## Excerpt
####

Is it just me? Does this attack in San Bernardino hit you differently?

It is different from the other domestic mass shootings. It is also different from the “for-sure” terrorist attacks we’ve seen overseas in Paris and Mali.

This one is excessively chilling for what it portends. This could change a lot of things for Americans.

A word of caution: we don’t know the full extent of the investigation yet.

But initial media and intelligence reports bring me these reactions.

This feels like 9/11; not the style of attack, but the jolt or surprise, like being t-boned by a car you never saw at an intersection.

San Bernardino has a similar shock reaction to the Twin Towers. “Flying two planes into the World Trade Center!?”

The San Bernardino attack is similar but maybe more ominous:

  • It hit an intimate setting: the workplace; a workplace that seemed to have an abundance of camaraderie. What’s next? Going into individual homes?
  • It targeted innocent people, not political or social icons.
  • There were no propaganda statements or even claims during or after the attacks.
  • The killers seemed poised for this attack – and maybe more attacks. There is a chance they just flipped out and got angry about something else and blew their cover as jihadists.
  • The male killer was born here.
  • The attackers were living what appeared to be the American dream. In addition, the male killer had a full-time, good paying job working in local government – for five years.

And that is the scariest point.

Usually when someone is radicalized most people – friends and family — are not surprised. This was different.

And if this is a trend, then we are in for some major psychological and social changes here.

  • We will become leery of public places even more so now.
  • We will become suspicious of fellow workers, family members, and new friends – especially if they are not of the same color and creed.

And who can blame us? At the expense of sounding like a right-wing paranoid, I get it. I favor a pluralistic society with different races and religions. But I am not ready to have my family and close friends gunned down innocently.

What will we see more of?

  • Stepped-up surveillances of everyone in the US
  • A lack of concern for refugees and victims of the wars in the Middle East.
  • Turning away talented entrepreneurs who might bring new technologies and innovations here.

####

## Instructions
1) In the essay on the San Bernardino attack, how long had the male killer held his local government job?
2) Please write the next part of the essay on the San Bernardino attack, picking up after its last line.
The listing that comes after the essay on the San Bernardino attack is separate material.

## Provided data
####

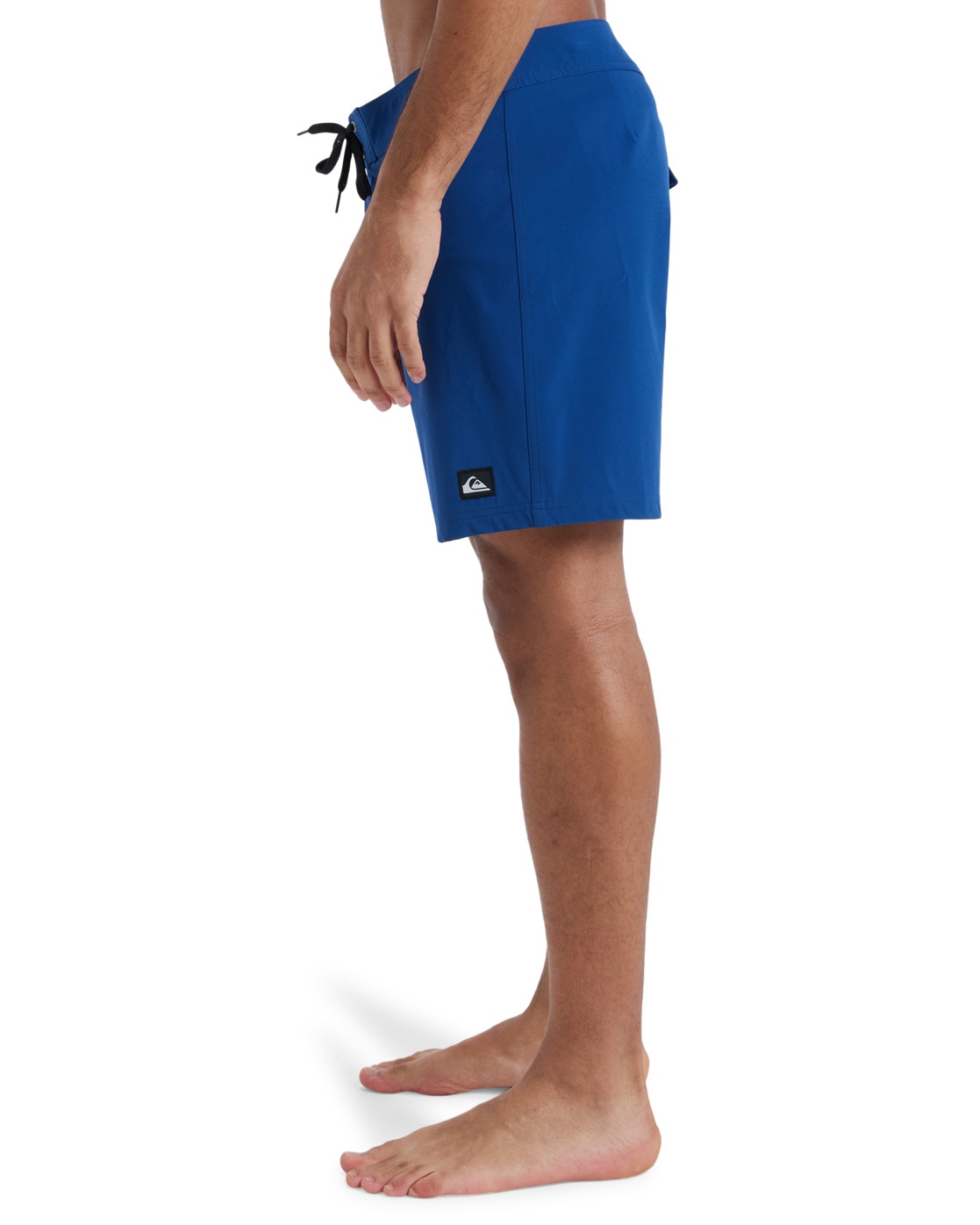 Quiksilver Boardshorts »Surfsilk Kaimana 16"«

####

## Answers to each task
1) Five years.

2)
  • Increased gun sales here.

What won’t change is the silly rhetoric from both political parties.

  • Already we have seen the GOP block access to guns for suspected terrorists. Sadly, the GOP is run by NRA money. I am no lefty wanting to take away the nation’s guns; far from it. But I would like to make sure military style weapons are restricted from people who shouldn’t have them and don’t need them.
  • And we also see liberals screaming just about gun violence when really this massacre appears to be more about extremism growing in the dark parts of our society. Yes, I don’t doubt our mental health laws are lacking, but that is not addressing this apparent problem.
  • Economically we can’t do much. We don’t have the ability to create a new Marshall Plan for the Middle East to make their economies viable. First, few Americans would allow it since we face our own fiscal mess in the next ten years as Baby Boomers retire at record numbers. Second, it would be a waste of money since most of the Arab nations are fighting a Sunni vs. Shia war – not the war against extremism that we are fighting.
  • So, it is left up to our military and foreign policy. But solutions recommended by either party will only fuel the problem further. Do we become isolationists? No, jihadists will take advantage of our absence to control the economy over there and destroy what allies we have – while still getting into our workplaces and killing us. Or do we become more hawkish and start, as Donald Trump said, “bombing the shit out of them?” That too will recruit more of the extremists who are brilliant on social media reaching these disaffected young people.

Pick your poison. Most of us will fight back and we will reluctantly become a country most of us don’t want to become:

  • Suspicious of our neighbors who are different
  • Fearful of going out into the public and being a part of the community.

Where Al Qaeda used the box cutters to bring down the twin towers with three planes, these new jihadists may be using social media and the freedom of movement to attack us.

Maybe ISIS is winning in the most cunning way by infiltrating our lifestyle and we don’t even know it.

Am I alarmists here?

What do you think?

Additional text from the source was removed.